● **REQUIREMENT**
Locate "this 640×480 image." in the records below, then copy its line and every following line exactly, without the pictures.

(Stored data entries)
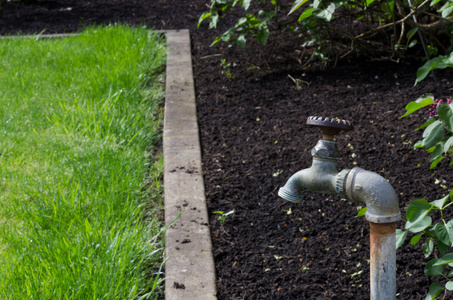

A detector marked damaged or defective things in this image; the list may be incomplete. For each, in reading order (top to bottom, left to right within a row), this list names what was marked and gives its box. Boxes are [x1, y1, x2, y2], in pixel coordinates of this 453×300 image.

rusty metal pipe [370, 221, 394, 298]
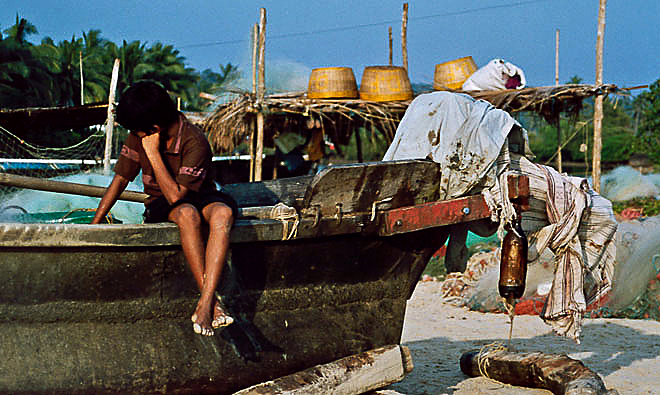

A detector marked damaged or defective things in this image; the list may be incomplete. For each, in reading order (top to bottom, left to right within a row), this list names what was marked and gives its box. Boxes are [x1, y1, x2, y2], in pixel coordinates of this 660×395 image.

rusty metal cylinder [498, 217, 528, 300]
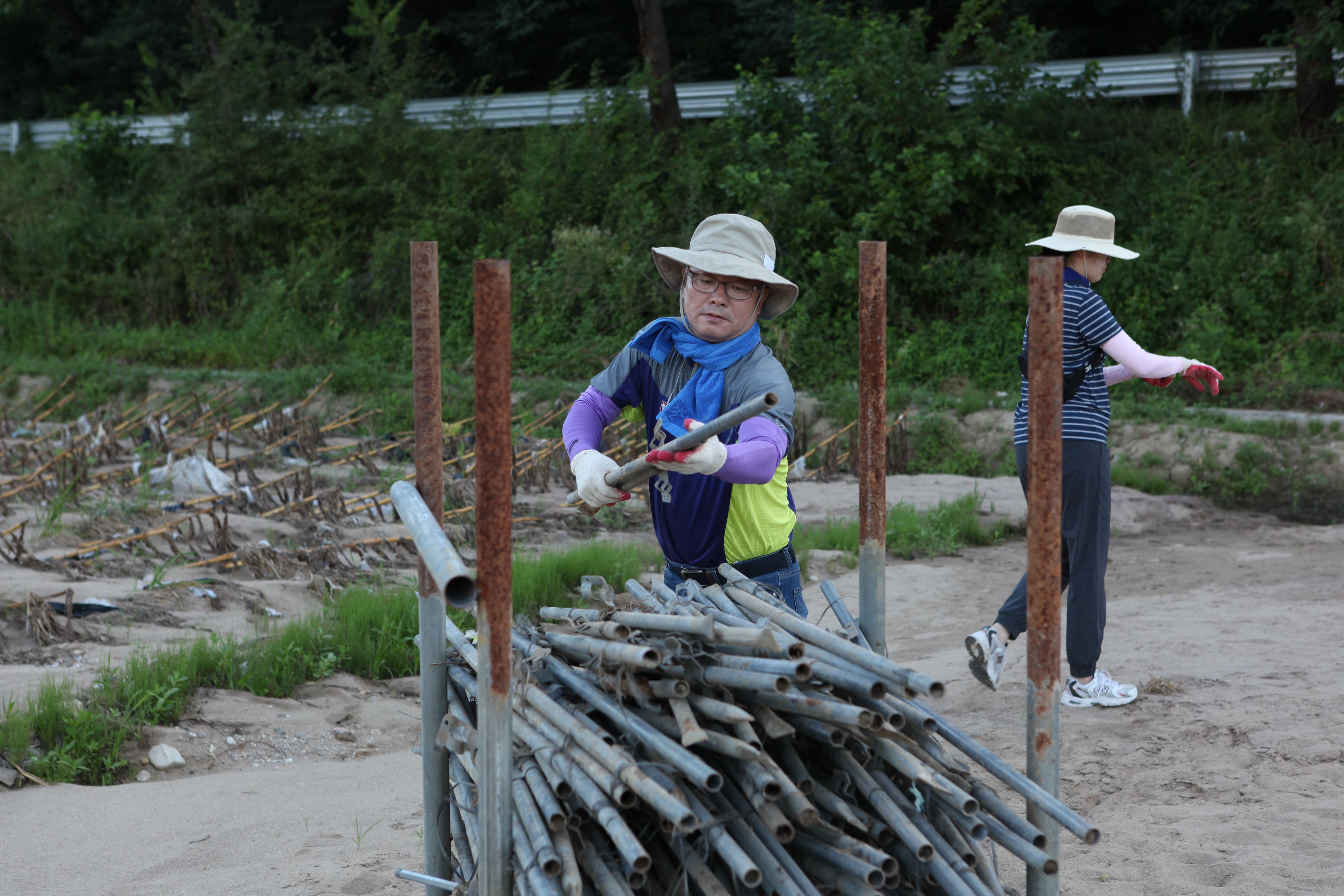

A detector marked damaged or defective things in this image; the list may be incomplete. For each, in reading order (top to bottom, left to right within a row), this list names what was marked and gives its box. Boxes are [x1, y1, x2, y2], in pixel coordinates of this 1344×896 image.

rusty metal pole [410, 241, 452, 892]
rusty metal pole [475, 257, 517, 896]
rusty metal pole [858, 241, 888, 655]
rusty metal pole [1026, 255, 1072, 896]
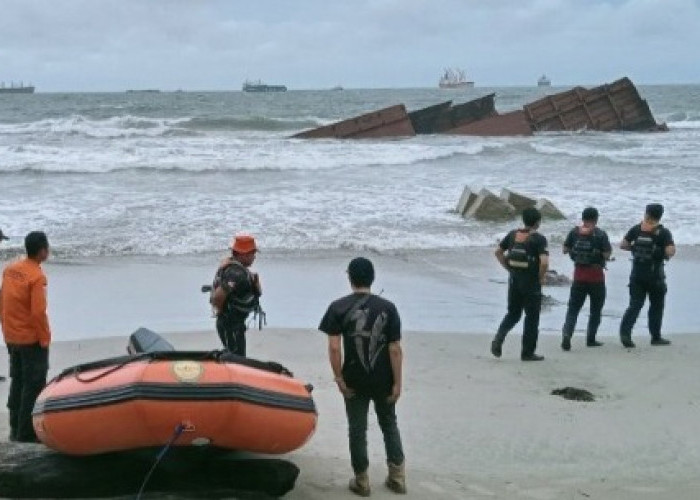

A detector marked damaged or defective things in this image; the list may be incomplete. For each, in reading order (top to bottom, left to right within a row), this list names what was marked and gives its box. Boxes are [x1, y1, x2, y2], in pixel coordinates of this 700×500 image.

capsized rusty ship [292, 78, 664, 140]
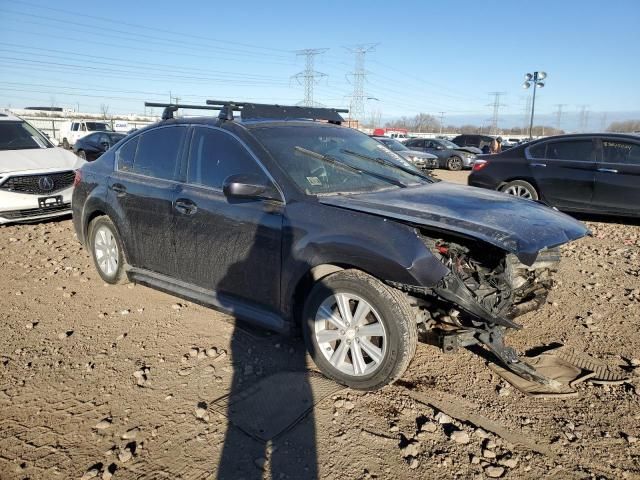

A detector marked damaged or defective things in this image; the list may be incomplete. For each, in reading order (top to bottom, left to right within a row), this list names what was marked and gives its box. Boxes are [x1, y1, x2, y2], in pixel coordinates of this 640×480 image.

crumpled hood [0, 148, 84, 176]
damaged sedan [72, 102, 588, 390]
crumpled hood [320, 182, 592, 264]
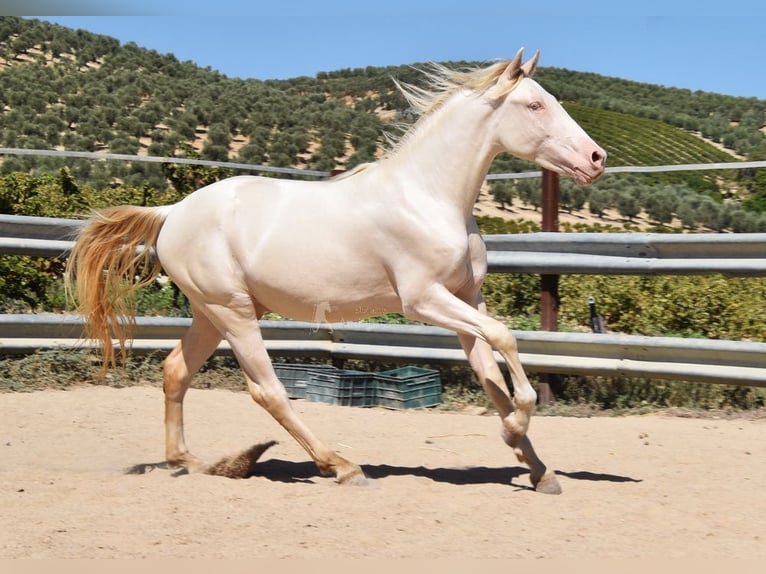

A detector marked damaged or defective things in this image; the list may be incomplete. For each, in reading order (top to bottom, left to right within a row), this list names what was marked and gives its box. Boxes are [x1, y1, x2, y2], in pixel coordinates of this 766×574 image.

rusty post [536, 169, 560, 408]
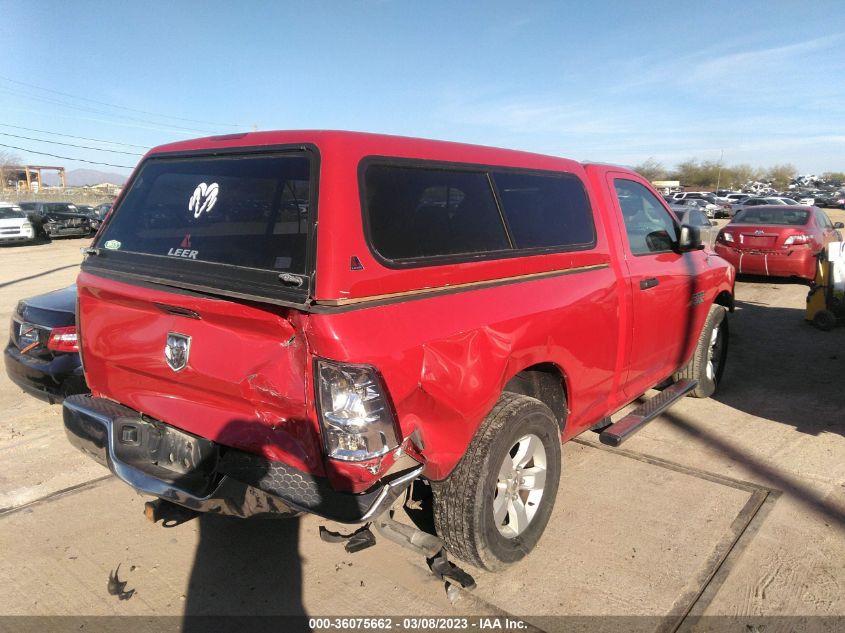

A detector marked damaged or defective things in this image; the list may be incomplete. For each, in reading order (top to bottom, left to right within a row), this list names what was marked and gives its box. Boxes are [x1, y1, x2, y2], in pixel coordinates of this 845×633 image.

damaged rear bumper [61, 392, 422, 520]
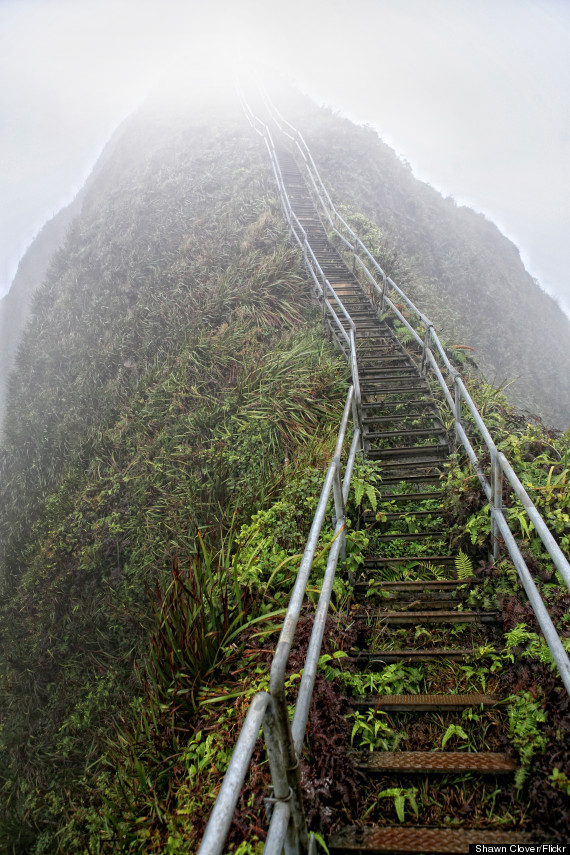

● **EXERCISE RESPONSE**
A detector marked damaged or defective things in this image; the list may be incomplete. For each, in reading order (top to bottom, left to right within a row), this list names what was marked and gives its box. Boxes are [x1, y1, x2, y2], in pixel coordinates of this 640×480 image.

crumpled hood [0, 148, 84, 176]
damaged sedan [72, 102, 588, 390]
crumpled hood [320, 182, 592, 264]

A detector marked damaged or defective things in this image; the list may be incomplete. For each, in reading order (top to bottom, left to right within a row), this list names what was marked and gives its box. Boxes are [x1, y1, x2, y2], in pixel coordinates of this 766×574 image.

rusty post [536, 169, 560, 408]

A detector marked damaged or defective things in this image; the list may be incomplete. For each, in reading order (top to bottom, left to right within a row), this list names what was marked and gives its box. Boxes are [x1, y1, x2, y2], in pixel coordinates of this 845×633 image.

damaged rear bumper [61, 392, 422, 520]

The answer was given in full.